** Ausgewählter Auszug **
********************
Es ist jetzt in der Schule. Nun passiert es, das der Hauptverdiener der Familie arbeitslos wird und eine neue Stelle in einem anderen Bundesland annehmen muss. Das Kind wird nun mit dem Schul- und Lehrplan eines der anderen 15 Bundesländer konfrontiert und muss sich nun entweder den Stoff noch einmal anhören oder verpasst den Anschluss. Trotzdem ergattert es eine Bildungsempfehlung für eine höhere Schule. Vielleicht wird in dem entsprechenden Bundesland etwas weniger sozial ausgesiebt, als in anderen Ländern. Fortan verlängert sich der Schulweg um bis zu 2 Stunden täglich, weil der Schulnetzplan des jeweiligen Landes das für zumutbar hält. Schließlich kostet ein dichteres Schulnetz mehr Geld.
Da sitzt also der Lehrer in spe 2 Stunden täglich in einem Bus, eine für Kinder sicher verlockende Vorstellung. In diesen zwei Stunden kann es weder Hausaufgaben machen, noch Vereinsaktivitäten nachgehen. Wozu das führt kann man an den vielen dörflichen Sportvereinen sehen, die keine Jugendabteilung mehr haben.
Das Kind macht nun seinem Abschluss und ist mit der Frage konfrontiert, welche Laufbahn es einschlagen soll. Natürlich könnte es eine Lehre antreten, aber es entscheidet sich trotz der Aussicht auf unbezahlte Praktika und einer eher schleppenden Bearbeitung von BAföG-Anträgen für das Lehramtsstudium. Es trifft auf ein Ausbildungssystem, in dem es an Betreuern fehlt, weil zu wenige davon eingestellt werden können, diese immer wieder wechseln, weil sie nur durch befristete Verträge gebunden sind und praktische Aspekte der angestrebten Tätigkeit erst sehr spät auftauchen.
********************
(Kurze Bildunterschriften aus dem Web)
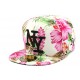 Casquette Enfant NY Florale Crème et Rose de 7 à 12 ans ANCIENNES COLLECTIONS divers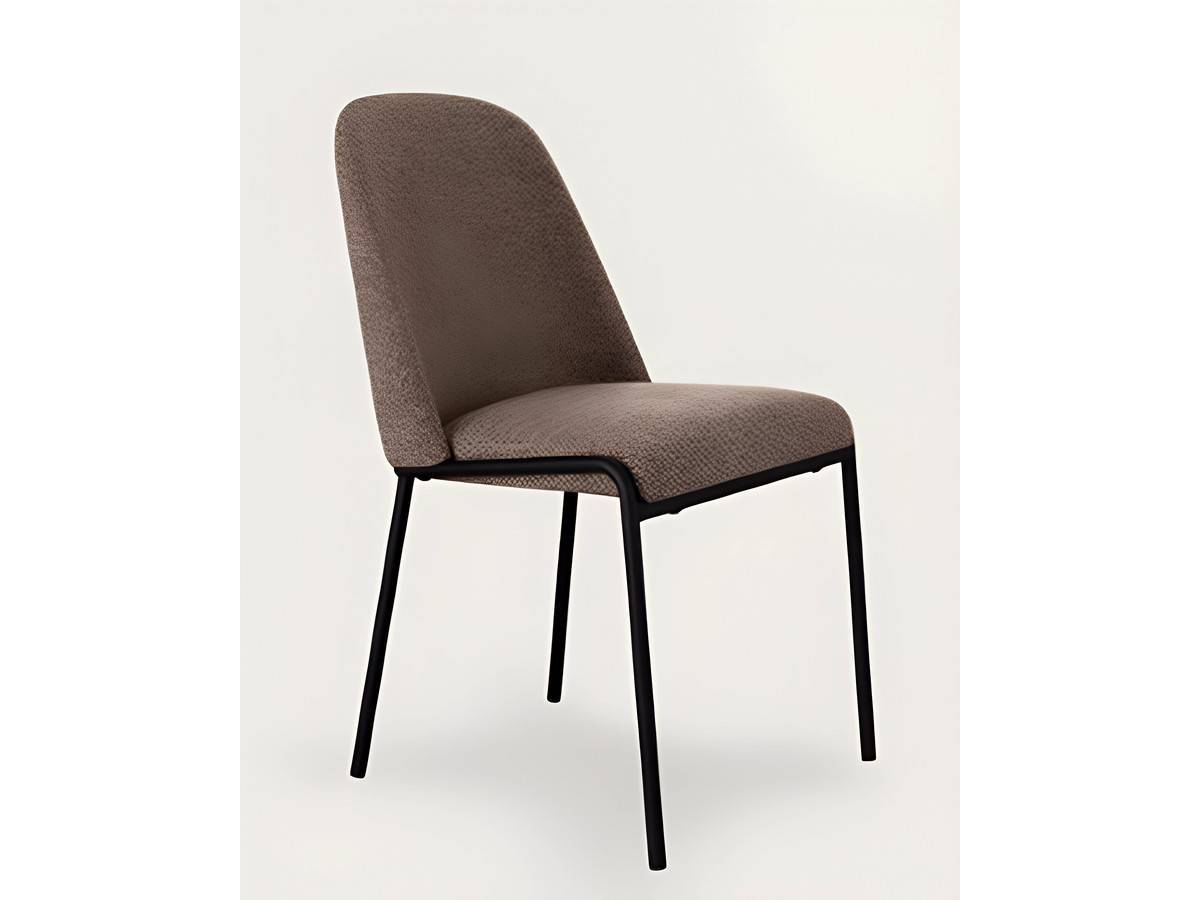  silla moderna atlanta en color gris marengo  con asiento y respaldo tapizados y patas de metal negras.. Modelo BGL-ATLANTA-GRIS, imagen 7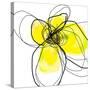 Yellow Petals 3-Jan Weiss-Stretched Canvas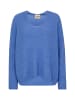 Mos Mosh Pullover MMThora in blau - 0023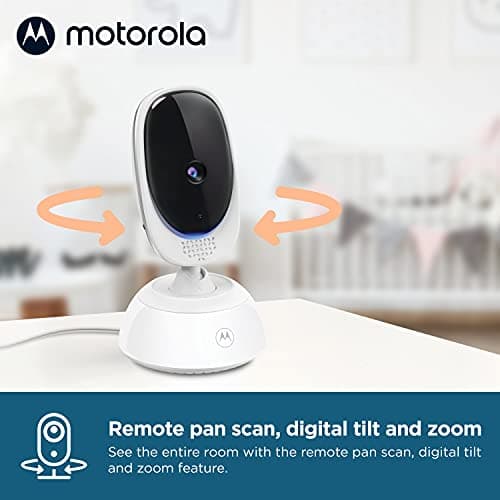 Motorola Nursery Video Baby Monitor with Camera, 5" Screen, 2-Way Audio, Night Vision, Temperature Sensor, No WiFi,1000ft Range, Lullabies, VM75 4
********************
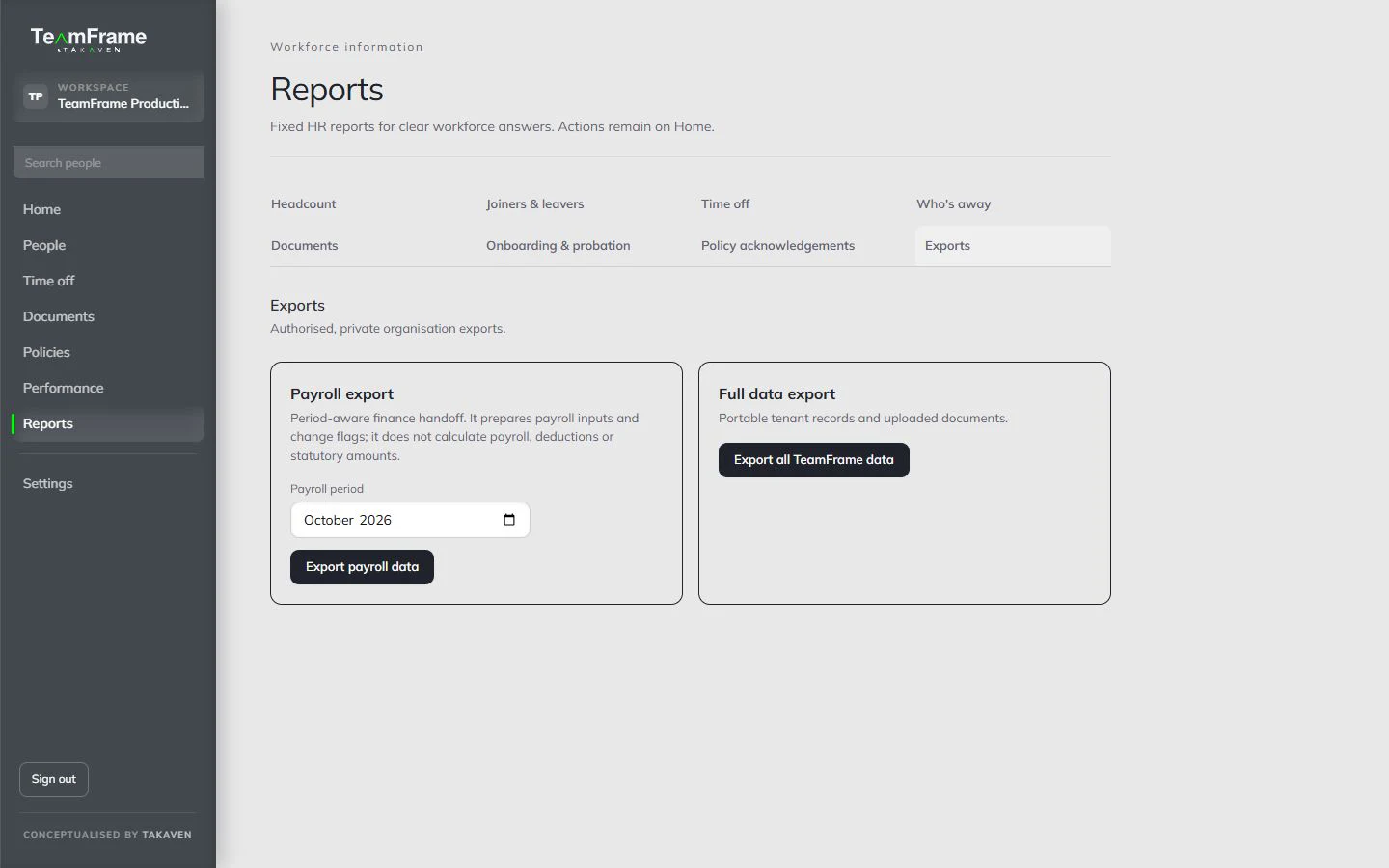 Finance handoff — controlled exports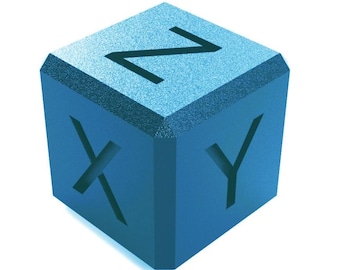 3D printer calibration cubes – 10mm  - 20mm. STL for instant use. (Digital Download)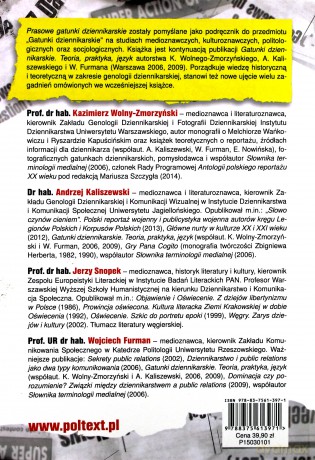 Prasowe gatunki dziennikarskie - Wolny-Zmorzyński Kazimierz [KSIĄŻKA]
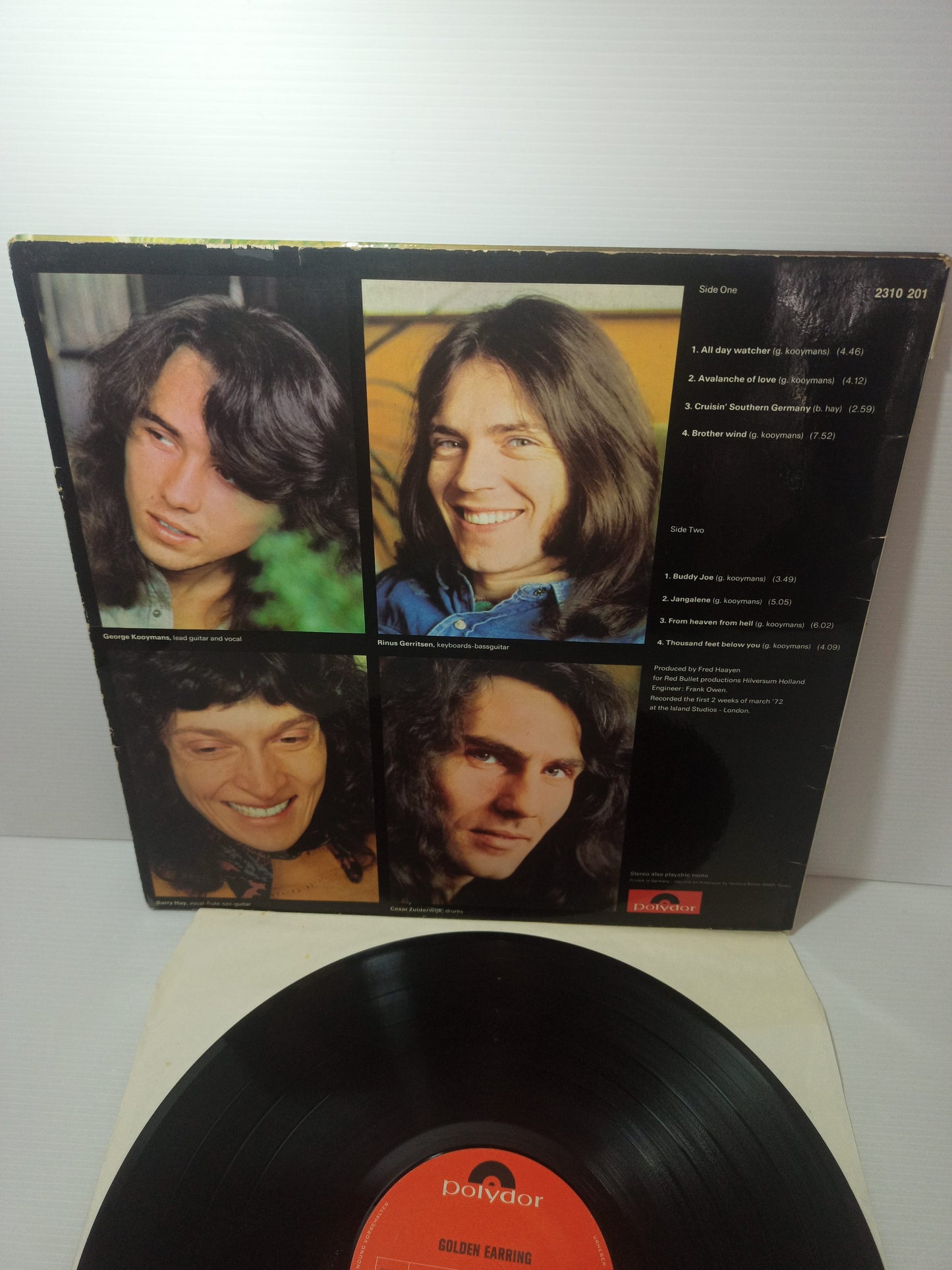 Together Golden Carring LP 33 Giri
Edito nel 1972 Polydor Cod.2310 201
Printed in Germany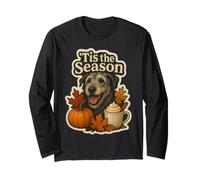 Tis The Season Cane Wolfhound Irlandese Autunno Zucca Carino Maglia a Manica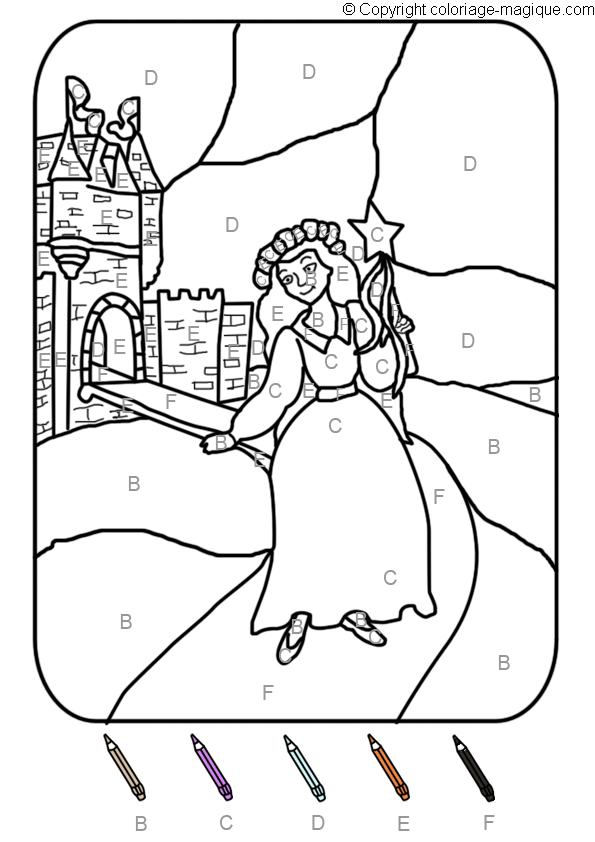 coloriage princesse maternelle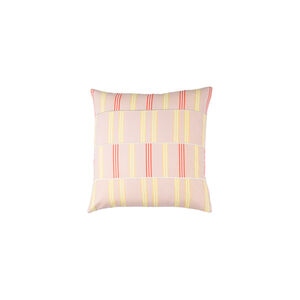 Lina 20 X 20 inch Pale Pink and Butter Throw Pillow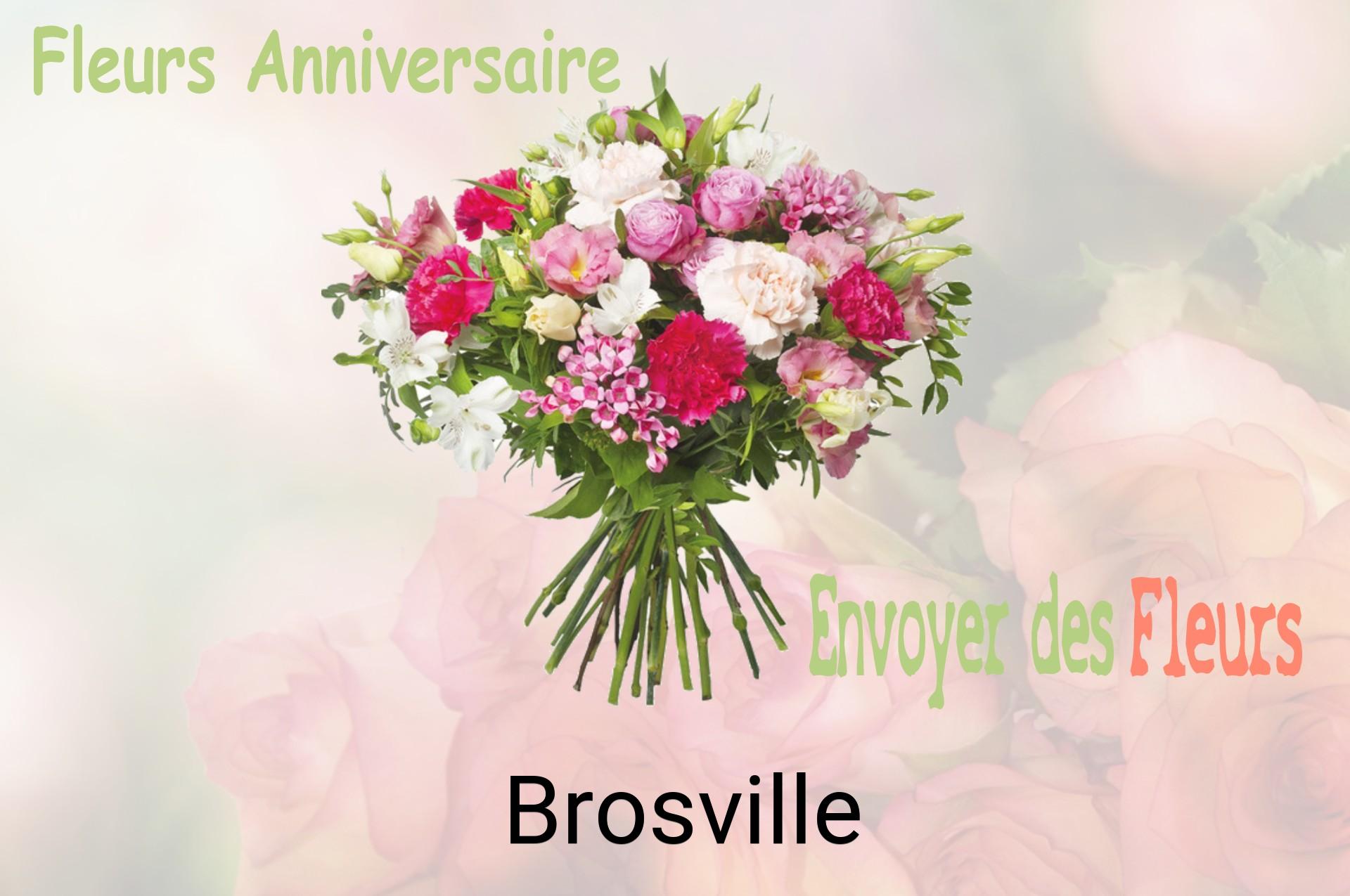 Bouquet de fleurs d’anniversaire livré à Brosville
********************
** Deine Aufgaben **
1. Prüfe, ob die folgenden Aussagen mit dem Auszug übereinstimmen: (a) Der Schulweg des Kindes wird um bis zu zwei Stunden täglich länger. (b) Das Kind entscheidet sich nach dem Abschluss für eine Lehre. (c) Die Betreuer im Ausbildungssystem sind nur befristet unter Vertrag. Antworte jeweils mit Ja oder Nein und führe die entscheidenden Worte des Auszugs als wörtliches Zitat an.
2. Entnimm dem Auszug wörtlich den Abschnitt von „Es ist jetzt“ bis einschließlich „Schulnetz mehr Geld.“.

** Lösungen der Aufgaben **
1.
(a) Ja: „Fortan verlängert sich der Schulweg um bis zu 2 Stunden täglich“
(b) Nein: „aber es entscheidet sich trotz der Aussicht auf unbezahlte Praktika und einer eher schleppenden Bearbeitung von BAföG-Anträgen für das Lehramtsstudium“
(c) Ja: „weil sie nur durch befristete Verträge gebunden sind“

2.
Es ist jetzt in der Schule. Nun passiert es, das der Hauptverdiener der Familie arbeitslos wird und eine neue Stelle in einem anderen Bundesland annehmen muss. Das Kind wird nun mit dem Schul- und Lehrplan eines der anderen 15 Bundesländer konfrontiert und muss sich nun entweder den Stoff noch einmal anhören oder verpasst den Anschluss. Trotzdem ergattert es eine Bildungsempfehlung für eine höhere Schule. Vielleicht wird in dem entsprechenden Bundesland etwas weniger sozial ausgesiebt, als in anderen Ländern. Fortan verlängert sich der Schulweg um bis zu 2 Stunden täglich, weil der Schulnetzplan des jeweiligen Landes das für zumutbar hält. Schließlich kostet ein dichteres Schulnetz mehr Geld.